The required output is the exact sequence of lines from the line holding "Out of the options" to the end of the records, inclusive.

--- START DATA PROVIDED ---

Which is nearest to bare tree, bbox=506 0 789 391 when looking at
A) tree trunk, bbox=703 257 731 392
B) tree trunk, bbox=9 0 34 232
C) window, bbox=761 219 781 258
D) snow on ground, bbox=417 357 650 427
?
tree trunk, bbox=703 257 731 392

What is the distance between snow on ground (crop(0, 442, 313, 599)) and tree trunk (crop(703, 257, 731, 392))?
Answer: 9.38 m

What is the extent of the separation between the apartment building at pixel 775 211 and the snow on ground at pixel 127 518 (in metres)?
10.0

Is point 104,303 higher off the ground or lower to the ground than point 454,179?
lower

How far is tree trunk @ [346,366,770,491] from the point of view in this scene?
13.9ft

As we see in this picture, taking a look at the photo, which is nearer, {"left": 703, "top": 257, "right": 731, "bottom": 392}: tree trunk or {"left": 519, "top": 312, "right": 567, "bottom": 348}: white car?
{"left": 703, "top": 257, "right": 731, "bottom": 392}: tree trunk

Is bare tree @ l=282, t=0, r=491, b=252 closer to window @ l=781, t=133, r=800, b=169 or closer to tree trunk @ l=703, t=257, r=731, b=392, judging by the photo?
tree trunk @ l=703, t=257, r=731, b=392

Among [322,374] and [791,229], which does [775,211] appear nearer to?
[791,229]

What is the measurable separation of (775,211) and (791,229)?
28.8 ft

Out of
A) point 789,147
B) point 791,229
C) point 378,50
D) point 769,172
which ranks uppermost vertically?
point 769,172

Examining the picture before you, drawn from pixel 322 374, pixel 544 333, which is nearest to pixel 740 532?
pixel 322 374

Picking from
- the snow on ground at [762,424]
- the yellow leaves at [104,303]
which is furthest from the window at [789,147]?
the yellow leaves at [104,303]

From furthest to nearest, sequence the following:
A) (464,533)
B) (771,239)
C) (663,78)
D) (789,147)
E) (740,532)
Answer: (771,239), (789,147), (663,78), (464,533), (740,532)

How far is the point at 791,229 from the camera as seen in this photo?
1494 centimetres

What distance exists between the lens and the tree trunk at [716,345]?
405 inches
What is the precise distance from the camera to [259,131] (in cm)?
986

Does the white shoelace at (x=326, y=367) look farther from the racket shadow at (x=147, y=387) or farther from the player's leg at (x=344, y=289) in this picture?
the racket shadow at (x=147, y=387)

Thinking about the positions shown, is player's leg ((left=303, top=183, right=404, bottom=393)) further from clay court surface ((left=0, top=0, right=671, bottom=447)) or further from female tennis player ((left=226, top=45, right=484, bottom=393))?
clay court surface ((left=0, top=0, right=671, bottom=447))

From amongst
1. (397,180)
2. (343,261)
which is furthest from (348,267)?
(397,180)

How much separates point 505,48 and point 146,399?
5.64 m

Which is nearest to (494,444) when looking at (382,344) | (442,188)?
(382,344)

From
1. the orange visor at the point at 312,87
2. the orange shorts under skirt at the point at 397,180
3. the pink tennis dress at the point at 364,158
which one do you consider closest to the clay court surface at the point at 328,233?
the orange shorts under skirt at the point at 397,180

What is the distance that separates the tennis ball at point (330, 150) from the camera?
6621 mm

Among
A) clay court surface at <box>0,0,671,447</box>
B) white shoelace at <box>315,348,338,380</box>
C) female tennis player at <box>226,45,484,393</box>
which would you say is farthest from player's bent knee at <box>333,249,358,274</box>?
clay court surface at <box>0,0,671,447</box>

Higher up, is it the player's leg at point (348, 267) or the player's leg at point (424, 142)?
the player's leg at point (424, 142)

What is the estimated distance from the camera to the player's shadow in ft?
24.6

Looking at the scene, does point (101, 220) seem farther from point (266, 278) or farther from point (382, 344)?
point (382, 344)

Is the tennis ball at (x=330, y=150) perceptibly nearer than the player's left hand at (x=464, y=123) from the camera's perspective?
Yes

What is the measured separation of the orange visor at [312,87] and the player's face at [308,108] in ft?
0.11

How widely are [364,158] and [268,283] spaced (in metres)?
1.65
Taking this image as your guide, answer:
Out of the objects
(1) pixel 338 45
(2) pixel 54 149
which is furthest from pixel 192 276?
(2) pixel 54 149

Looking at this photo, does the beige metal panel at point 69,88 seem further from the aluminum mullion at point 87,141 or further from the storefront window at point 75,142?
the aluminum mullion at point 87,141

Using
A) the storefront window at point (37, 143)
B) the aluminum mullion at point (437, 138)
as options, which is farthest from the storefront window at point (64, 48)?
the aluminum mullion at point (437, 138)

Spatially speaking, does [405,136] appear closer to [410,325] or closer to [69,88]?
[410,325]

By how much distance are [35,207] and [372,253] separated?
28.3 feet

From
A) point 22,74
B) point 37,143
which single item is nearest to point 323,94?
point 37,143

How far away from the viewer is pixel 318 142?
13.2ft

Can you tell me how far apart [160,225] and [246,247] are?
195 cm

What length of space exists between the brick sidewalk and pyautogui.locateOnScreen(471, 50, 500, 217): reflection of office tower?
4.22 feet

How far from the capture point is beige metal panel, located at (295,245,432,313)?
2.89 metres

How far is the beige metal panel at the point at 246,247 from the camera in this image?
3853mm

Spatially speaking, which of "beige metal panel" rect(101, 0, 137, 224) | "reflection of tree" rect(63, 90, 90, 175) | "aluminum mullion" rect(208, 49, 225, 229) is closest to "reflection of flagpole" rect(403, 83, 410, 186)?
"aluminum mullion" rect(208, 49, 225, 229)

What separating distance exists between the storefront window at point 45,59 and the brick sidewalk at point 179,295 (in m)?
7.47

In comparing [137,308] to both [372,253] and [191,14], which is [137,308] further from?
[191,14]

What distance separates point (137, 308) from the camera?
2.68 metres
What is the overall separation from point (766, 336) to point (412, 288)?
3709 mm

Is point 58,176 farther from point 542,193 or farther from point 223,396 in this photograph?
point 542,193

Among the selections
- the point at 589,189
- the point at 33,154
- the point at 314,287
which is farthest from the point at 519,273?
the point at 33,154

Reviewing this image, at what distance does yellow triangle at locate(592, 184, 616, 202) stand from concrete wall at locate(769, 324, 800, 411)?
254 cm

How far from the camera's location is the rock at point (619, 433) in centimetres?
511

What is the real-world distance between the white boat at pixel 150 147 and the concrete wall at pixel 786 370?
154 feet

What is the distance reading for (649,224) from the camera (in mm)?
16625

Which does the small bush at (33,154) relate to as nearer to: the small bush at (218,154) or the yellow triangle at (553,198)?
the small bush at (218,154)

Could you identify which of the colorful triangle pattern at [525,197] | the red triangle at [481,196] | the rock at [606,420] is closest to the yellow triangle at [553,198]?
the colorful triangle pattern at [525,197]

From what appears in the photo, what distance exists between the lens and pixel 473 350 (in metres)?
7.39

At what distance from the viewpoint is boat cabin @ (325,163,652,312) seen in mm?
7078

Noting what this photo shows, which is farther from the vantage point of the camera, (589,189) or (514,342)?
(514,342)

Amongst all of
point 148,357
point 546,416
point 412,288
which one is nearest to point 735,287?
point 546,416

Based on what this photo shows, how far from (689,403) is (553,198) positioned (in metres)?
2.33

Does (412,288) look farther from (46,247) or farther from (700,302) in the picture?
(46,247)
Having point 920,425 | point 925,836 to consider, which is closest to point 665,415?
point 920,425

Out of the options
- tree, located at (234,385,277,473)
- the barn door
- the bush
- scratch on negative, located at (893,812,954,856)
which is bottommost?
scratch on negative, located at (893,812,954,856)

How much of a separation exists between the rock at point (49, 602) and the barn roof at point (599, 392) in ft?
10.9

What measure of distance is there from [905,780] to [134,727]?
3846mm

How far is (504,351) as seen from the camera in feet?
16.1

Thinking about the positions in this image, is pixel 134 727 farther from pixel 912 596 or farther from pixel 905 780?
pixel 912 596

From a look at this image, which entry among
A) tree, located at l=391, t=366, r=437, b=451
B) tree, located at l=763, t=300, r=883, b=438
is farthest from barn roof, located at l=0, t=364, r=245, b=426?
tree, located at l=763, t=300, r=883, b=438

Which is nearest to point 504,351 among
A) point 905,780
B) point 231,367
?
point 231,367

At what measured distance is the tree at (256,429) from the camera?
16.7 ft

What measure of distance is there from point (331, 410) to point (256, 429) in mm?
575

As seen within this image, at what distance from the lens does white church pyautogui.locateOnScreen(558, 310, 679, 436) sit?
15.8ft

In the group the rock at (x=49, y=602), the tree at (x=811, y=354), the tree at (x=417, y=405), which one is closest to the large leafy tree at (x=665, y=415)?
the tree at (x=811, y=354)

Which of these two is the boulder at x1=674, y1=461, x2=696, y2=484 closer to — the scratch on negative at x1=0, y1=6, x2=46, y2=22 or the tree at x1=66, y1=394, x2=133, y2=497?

--- END DATA PROVIDED ---

> **SOLVED PROBLEM**:
Out of the options
- tree, located at (234,385,277,473)
- the barn door
- the bush
- scratch on negative, located at (893,812,954,856)
which is bottommost?
scratch on negative, located at (893,812,954,856)

How much of a separation exists between the rock at point (49, 602) and the barn roof at point (599, 392) in ft?
10.9

What measure of distance is there from [905,780] to [134,727]?
3846mm

How far is (504,351) as seen from the camera in feet?
16.1

Thinking about the positions in this image, is pixel 134 727 farther from pixel 912 596 or farther from pixel 905 780?
pixel 912 596

From a look at this image, which entry among
A) tree, located at l=391, t=366, r=437, b=451
B) tree, located at l=763, t=300, r=883, b=438
is farthest from barn roof, located at l=0, t=364, r=245, b=426?
tree, located at l=763, t=300, r=883, b=438

Which is nearest to point 504,351 among
A) point 905,780
B) point 231,367
?
point 231,367

At what measured distance is the tree at (256,429) from the camera?
16.7 ft

What measure of distance is there from point (331, 410) to point (256, 429) in mm?
575

As seen within this image, at what distance from the lens does white church pyautogui.locateOnScreen(558, 310, 679, 436) sit?
15.8ft

In the group the rock at (x=49, y=602), the tree at (x=811, y=354), the tree at (x=417, y=405), which one is closest to the large leafy tree at (x=665, y=415)?
the tree at (x=811, y=354)

Which of these two is the boulder at x1=674, y1=461, x2=696, y2=484 closer to — the scratch on negative at x1=0, y1=6, x2=46, y2=22 or the tree at x1=66, y1=394, x2=133, y2=497?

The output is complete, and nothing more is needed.